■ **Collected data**
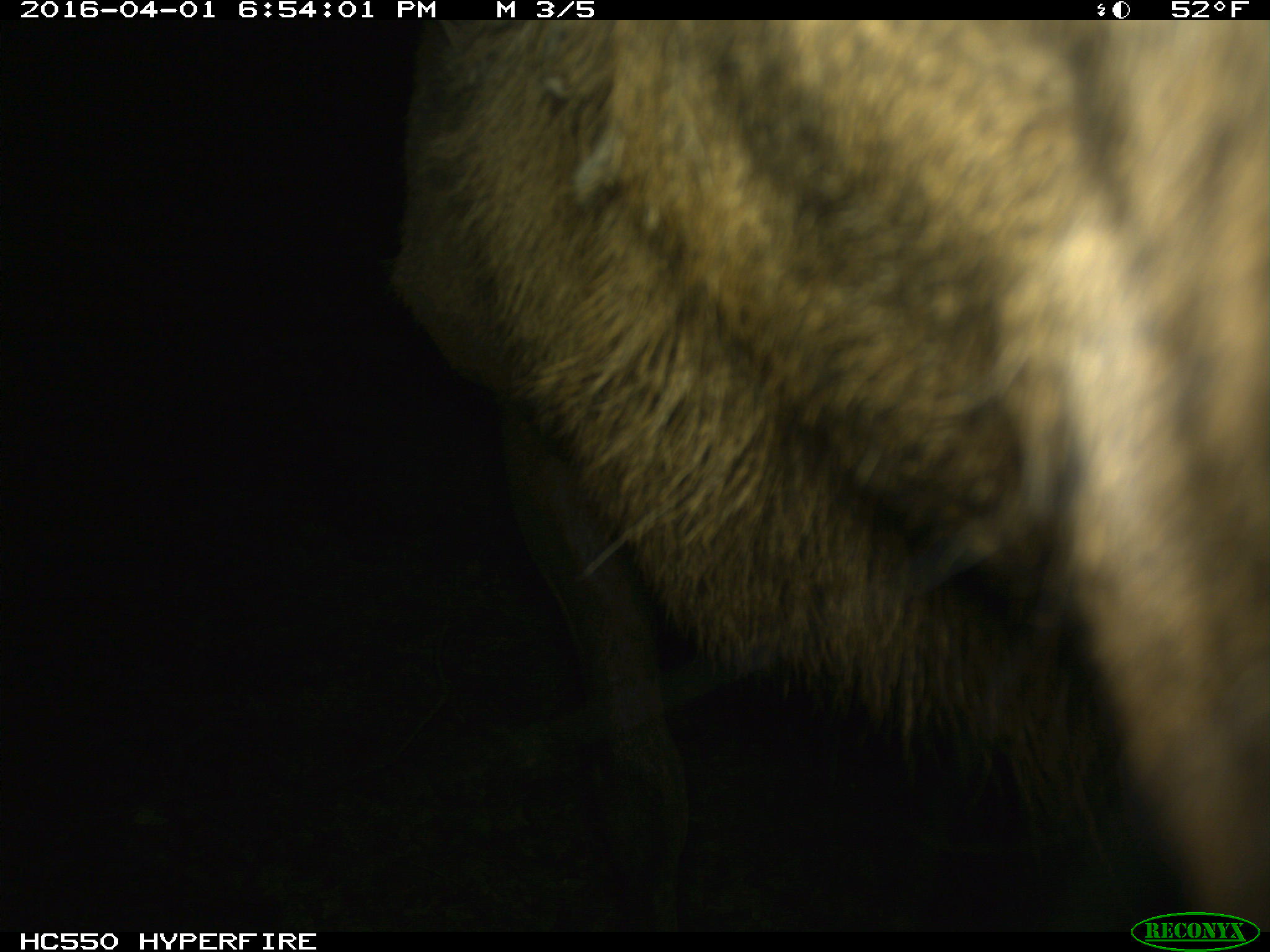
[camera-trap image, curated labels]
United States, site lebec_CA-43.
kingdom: Animalia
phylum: Chordata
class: Mammalia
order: Artiodactyla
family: Cervidae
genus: Cervus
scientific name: Cervus canadensis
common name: elk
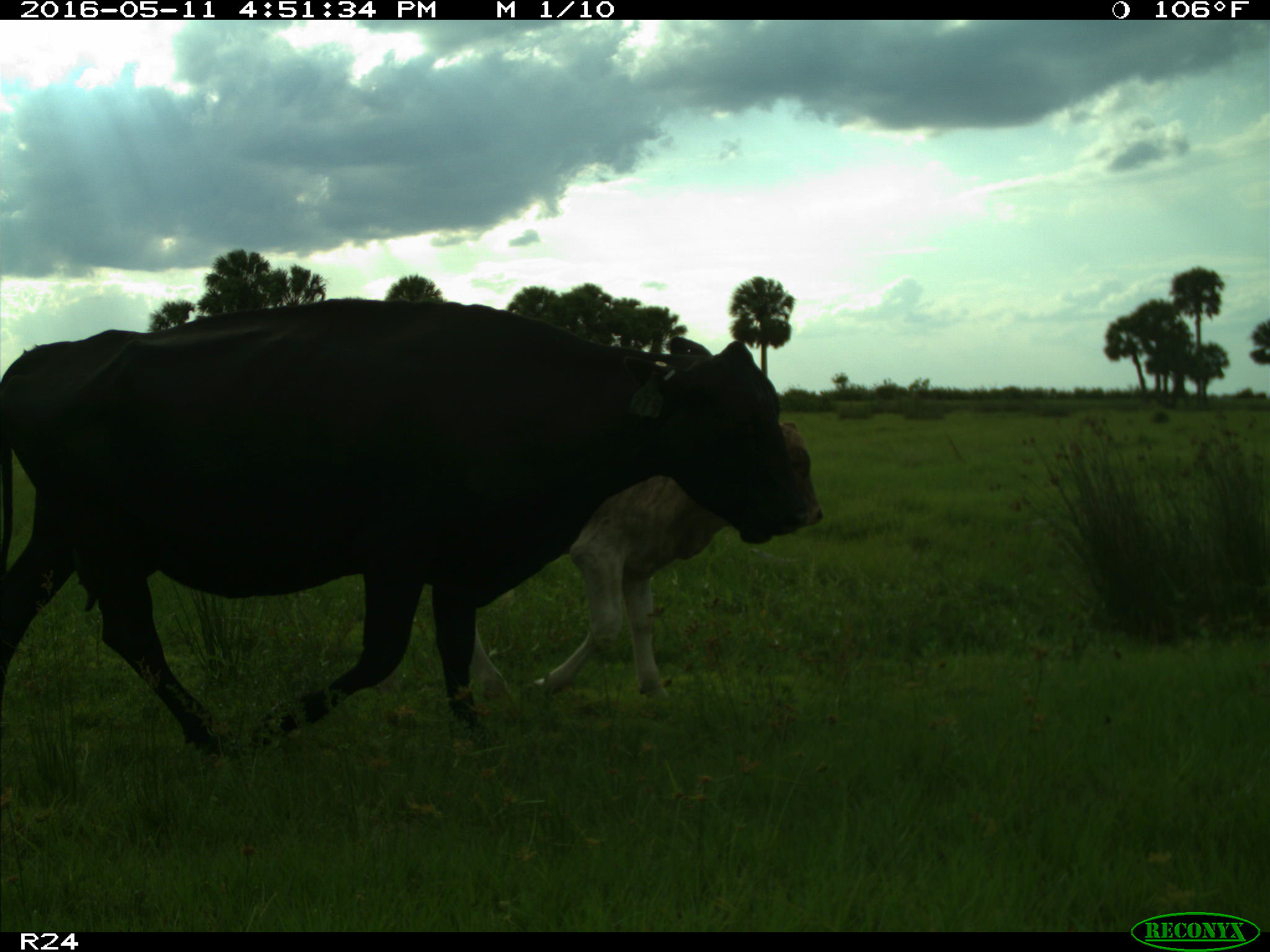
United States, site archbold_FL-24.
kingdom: Animalia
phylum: Chordata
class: Mammalia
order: Artiodactyla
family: Bovidae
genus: Bos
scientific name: Bos taurus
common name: domestic cow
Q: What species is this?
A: Bos taurus (domestic cow).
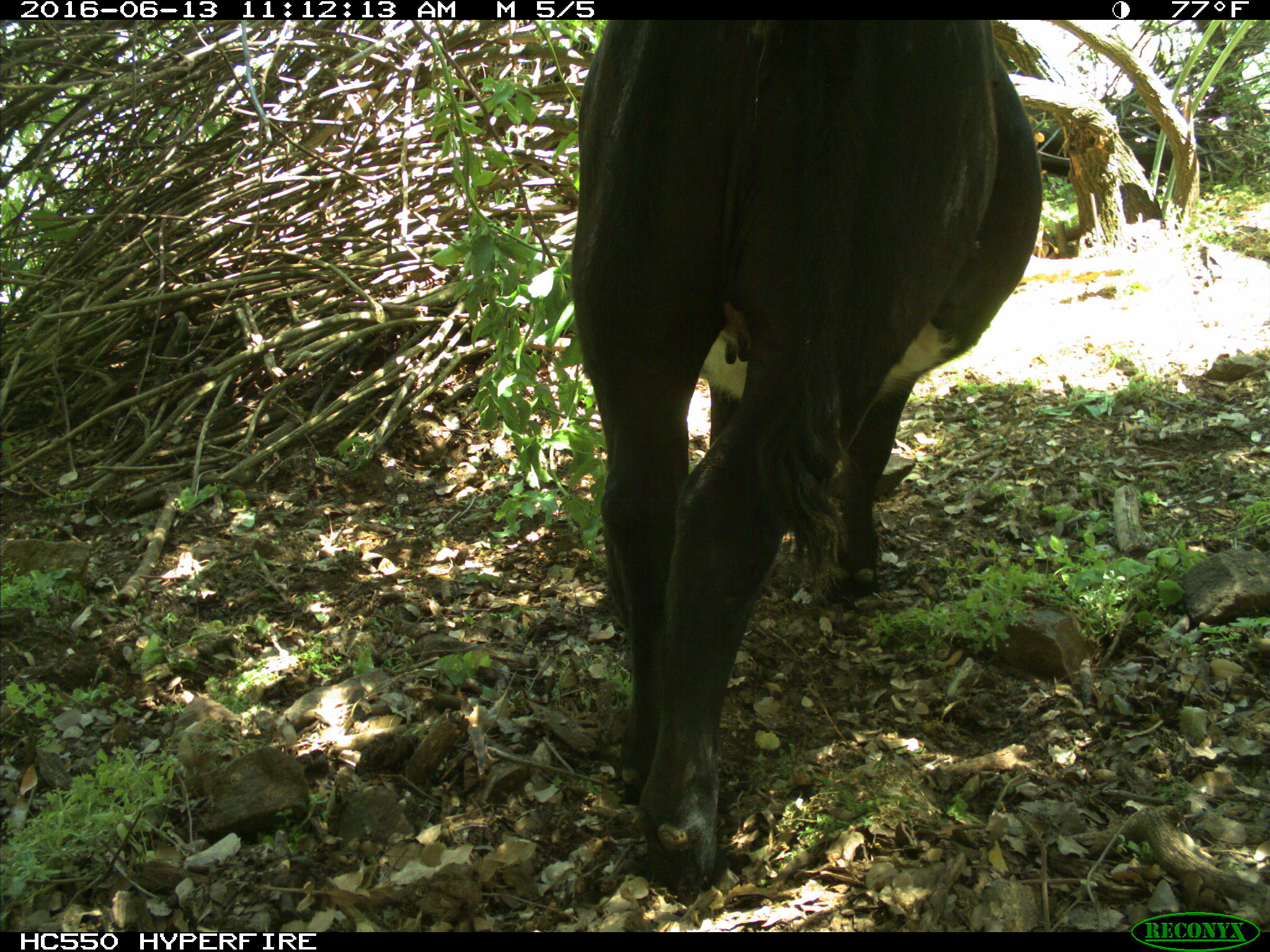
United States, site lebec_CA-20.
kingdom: Animalia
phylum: Chordata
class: Mammalia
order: Artiodactyla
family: Bovidae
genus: Bos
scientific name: Bos taurus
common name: domestic cow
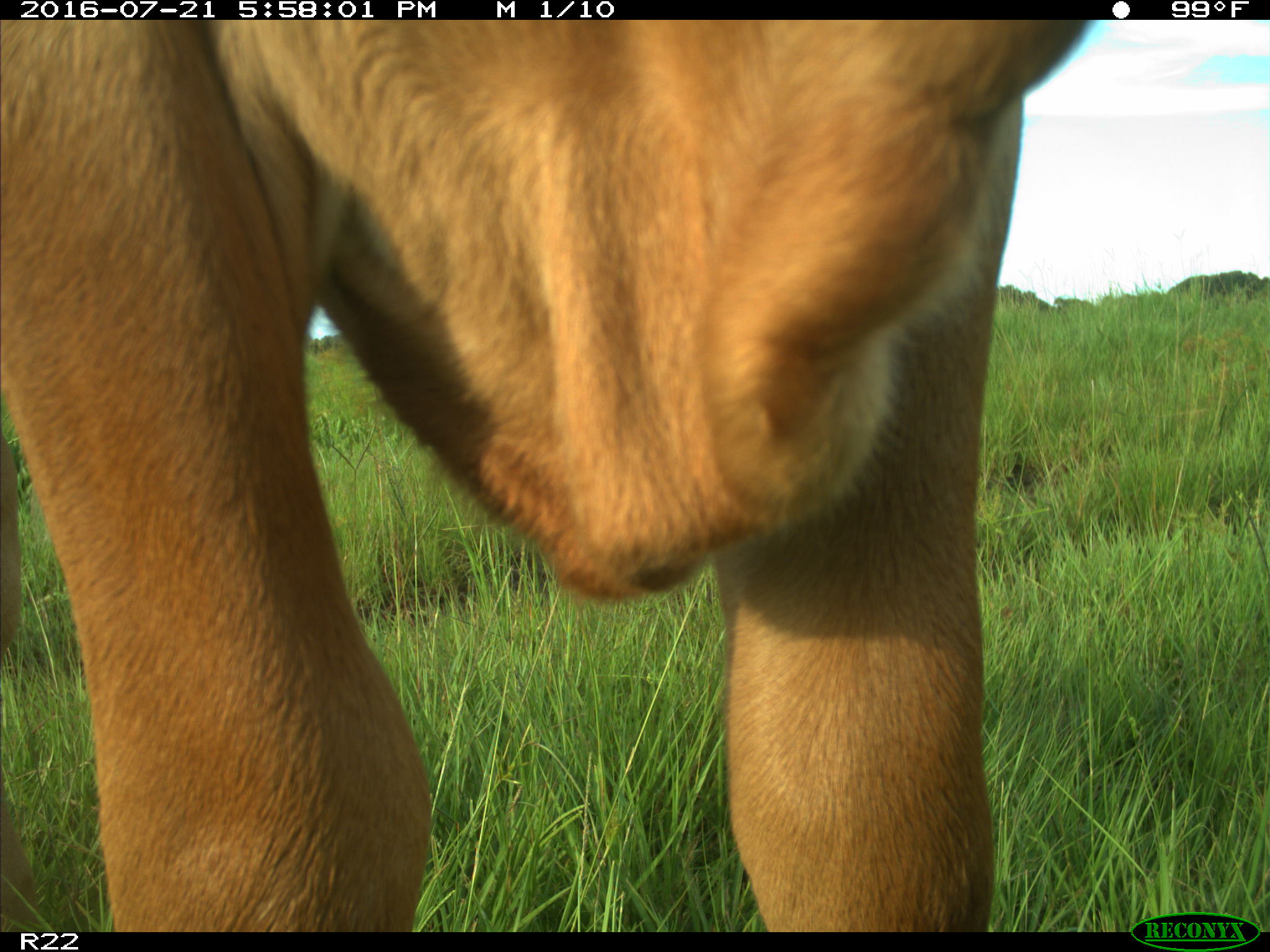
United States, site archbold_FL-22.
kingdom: Animalia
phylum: Chordata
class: Mammalia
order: Artiodactyla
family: Bovidae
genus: Bos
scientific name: Bos taurus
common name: domestic cow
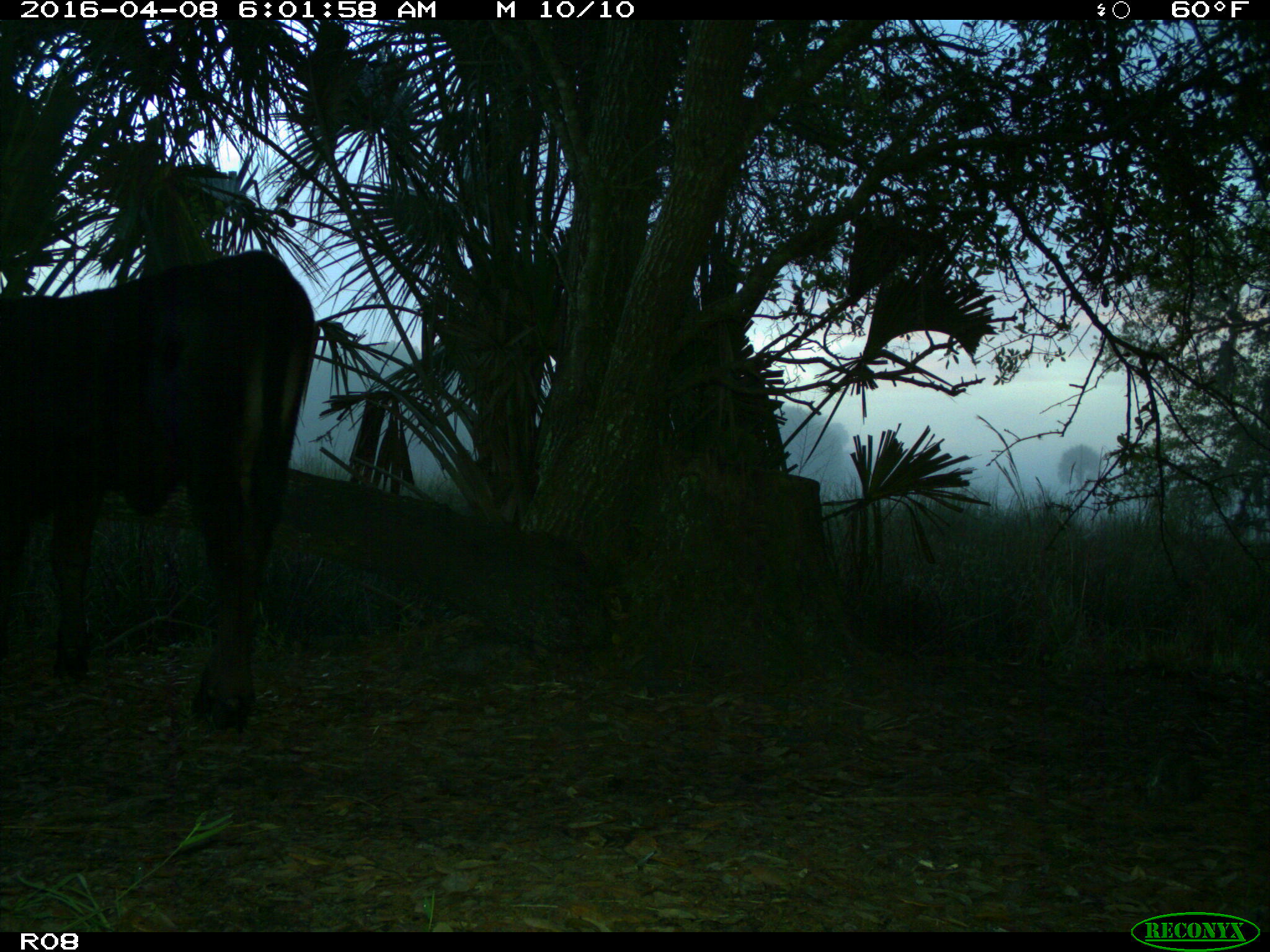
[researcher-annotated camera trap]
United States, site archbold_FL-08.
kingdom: Animalia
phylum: Chordata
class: Mammalia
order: Artiodactyla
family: Bovidae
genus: Bos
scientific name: Bos taurus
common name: domestic cow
Bos taurus (domestic cow).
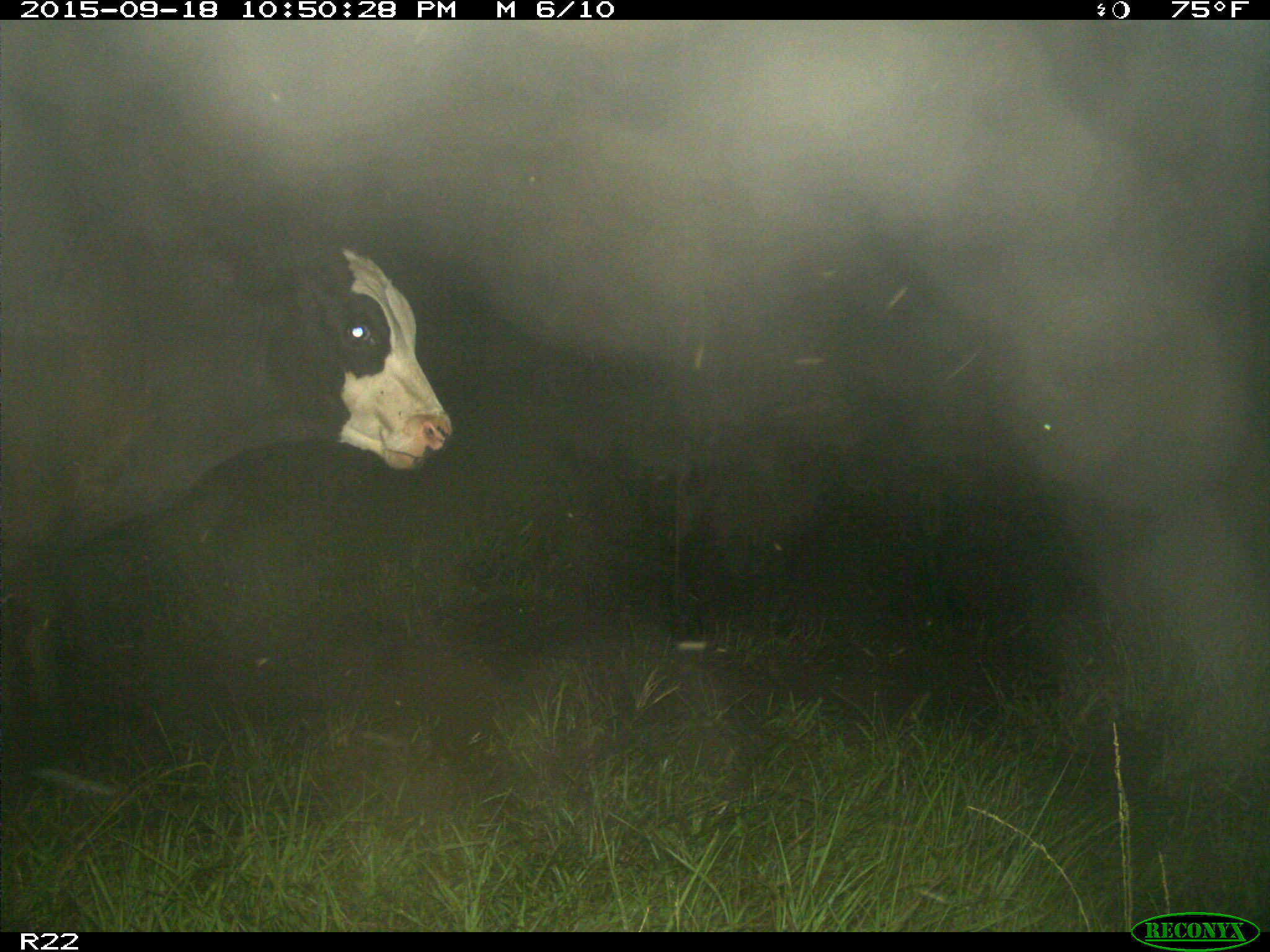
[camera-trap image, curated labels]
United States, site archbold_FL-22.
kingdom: Animalia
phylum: Chordata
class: Mammalia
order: Artiodactyla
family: Bovidae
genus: Bos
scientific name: Bos taurus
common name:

■ **Assignment**
Omitting the pictures, copy each record above exactly as it stands.

■ **Result**
[camera-trap image, curated labels]
United States, site lebec_CA-43.
kingdom: Animalia
phylum: Chordata
class: Mammalia
order: Artiodactyla
family: Cervidae
genus: Cervus
scientific name: Cervus canadensis
common name: elk
United States, site archbold_FL-24.
kingdom: Animalia
phylum: Chordata
class: Mammalia
order: Artiodactyla
family: Bovidae
genus: Bos
scientific name: Bos taurus
common name: domestic cow
Q: What species is this?
A: Bos taurus (domestic cow).
United States, site lebec_CA-20.
kingdom: Animalia
phylum: Chordata
class: Mammalia
order: Artiodactyla
family: Bovidae
genus: Bos
scientific name: Bos taurus
common name: domestic cow
United States, site archbold_FL-22.
kingdom: Animalia
phylum: Chordata
class: Mammalia
order: Artiodactyla
family: Bovidae
genus: Bos
scientific name: Bos taurus
common name: domestic cow
[researcher-annotated camera trap]
United States, site archbold_FL-08.
kingdom: Animalia
phylum: Chordata
class: Mammalia
order: Artiodactyla
family: Bovidae
genus: Bos
scientific name: Bos taurus
common name: domestic cow
Bos taurus (domestic cow).
[camera-trap image, curated labels]
United States, site archbold_FL-22.
kingdom: Animalia
phylum: Chordata
class: Mammalia
order: Artiodactyla
family: Bovidae
genus: Bos
scientific name: Bos taurus
common name:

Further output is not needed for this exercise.